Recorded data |
---+---

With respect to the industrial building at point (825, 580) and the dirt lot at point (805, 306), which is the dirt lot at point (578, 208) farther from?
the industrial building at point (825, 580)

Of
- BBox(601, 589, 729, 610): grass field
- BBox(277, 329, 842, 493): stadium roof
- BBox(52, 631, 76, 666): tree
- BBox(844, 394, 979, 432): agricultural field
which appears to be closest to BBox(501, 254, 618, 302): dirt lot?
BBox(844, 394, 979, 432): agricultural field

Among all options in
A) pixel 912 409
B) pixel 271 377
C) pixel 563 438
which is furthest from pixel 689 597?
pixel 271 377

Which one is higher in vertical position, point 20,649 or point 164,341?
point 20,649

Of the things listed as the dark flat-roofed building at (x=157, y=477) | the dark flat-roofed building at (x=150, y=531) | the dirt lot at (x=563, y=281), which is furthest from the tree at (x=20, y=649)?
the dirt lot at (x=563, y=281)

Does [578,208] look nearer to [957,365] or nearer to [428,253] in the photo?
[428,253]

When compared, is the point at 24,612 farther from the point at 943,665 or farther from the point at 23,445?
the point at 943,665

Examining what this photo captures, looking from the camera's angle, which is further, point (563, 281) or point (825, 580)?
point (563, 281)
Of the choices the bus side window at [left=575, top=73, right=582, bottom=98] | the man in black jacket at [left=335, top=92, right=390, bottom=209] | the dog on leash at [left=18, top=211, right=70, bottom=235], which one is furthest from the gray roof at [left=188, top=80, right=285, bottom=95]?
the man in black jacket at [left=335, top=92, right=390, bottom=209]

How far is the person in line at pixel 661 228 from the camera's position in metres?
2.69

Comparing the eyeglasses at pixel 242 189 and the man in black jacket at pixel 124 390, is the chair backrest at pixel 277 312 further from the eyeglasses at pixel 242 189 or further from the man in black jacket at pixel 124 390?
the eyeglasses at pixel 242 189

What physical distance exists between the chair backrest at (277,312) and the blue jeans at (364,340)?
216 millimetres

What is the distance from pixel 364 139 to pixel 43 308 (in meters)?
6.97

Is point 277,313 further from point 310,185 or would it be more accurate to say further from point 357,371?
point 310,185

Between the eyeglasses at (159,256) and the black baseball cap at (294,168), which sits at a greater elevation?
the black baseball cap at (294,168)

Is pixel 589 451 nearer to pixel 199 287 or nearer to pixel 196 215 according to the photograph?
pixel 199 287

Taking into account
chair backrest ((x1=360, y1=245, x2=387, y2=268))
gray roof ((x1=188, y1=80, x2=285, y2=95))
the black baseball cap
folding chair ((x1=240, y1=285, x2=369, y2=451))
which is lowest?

---+---

Work to complete | Output the listing above word for word.

The completed task |
With respect to the industrial building at point (825, 580) and the dirt lot at point (805, 306), which is the dirt lot at point (578, 208) farther from?
the industrial building at point (825, 580)

Of
- BBox(601, 589, 729, 610): grass field
- BBox(277, 329, 842, 493): stadium roof
- BBox(52, 631, 76, 666): tree
- BBox(844, 394, 979, 432): agricultural field
which appears to be closest to BBox(501, 254, 618, 302): dirt lot?
BBox(844, 394, 979, 432): agricultural field

Among all options in
A) pixel 912 409
B) pixel 271 377
C) pixel 563 438
which is furthest from pixel 689 597?
pixel 271 377

Which one is higher in vertical position, point 20,649 or point 164,341?
point 20,649

Of the things listed as the dark flat-roofed building at (x=157, y=477) | the dark flat-roofed building at (x=150, y=531) | the dirt lot at (x=563, y=281), which is furthest from the tree at (x=20, y=649)?
the dirt lot at (x=563, y=281)

Does [578,208] look nearer to [957,365] or nearer to [428,253] in the photo?
[428,253]

When compared, is the point at 24,612 farther from the point at 943,665 or farther from the point at 23,445?
the point at 943,665

Examining what this photo captures, looking from the camera's angle, which is further, point (563, 281) or point (825, 580)?
point (563, 281)
Of the choices the bus side window at [left=575, top=73, right=582, bottom=98] | the man in black jacket at [left=335, top=92, right=390, bottom=209] | the dog on leash at [left=18, top=211, right=70, bottom=235], which one is furthest from the gray roof at [left=188, top=80, right=285, bottom=95]?
the man in black jacket at [left=335, top=92, right=390, bottom=209]

How far is the person in line at pixel 661 228 from the camera's position in metres?
2.69

Comparing the eyeglasses at pixel 242 189 and the man in black jacket at pixel 124 390, is the chair backrest at pixel 277 312 further from the eyeglasses at pixel 242 189 or further from the man in black jacket at pixel 124 390?
the eyeglasses at pixel 242 189

What physical distance exists between the chair backrest at (277,312) and the blue jeans at (364,340)?
216 millimetres

What is the distance from pixel 364 139 to pixel 43 308 (in meters)?
6.97

Is point 277,313 further from point 310,185 or would it be more accurate to say further from point 357,371?
point 310,185

Between the eyeglasses at (159,256) and the black baseball cap at (294,168), which sits at a greater elevation?
the black baseball cap at (294,168)

Is pixel 589 451 nearer to pixel 199 287 or nearer to pixel 196 215 according to the photograph?
pixel 199 287

Taking into account
chair backrest ((x1=360, y1=245, x2=387, y2=268))
gray roof ((x1=188, y1=80, x2=285, y2=95))
the black baseball cap
folding chair ((x1=240, y1=285, x2=369, y2=451))
which is lowest?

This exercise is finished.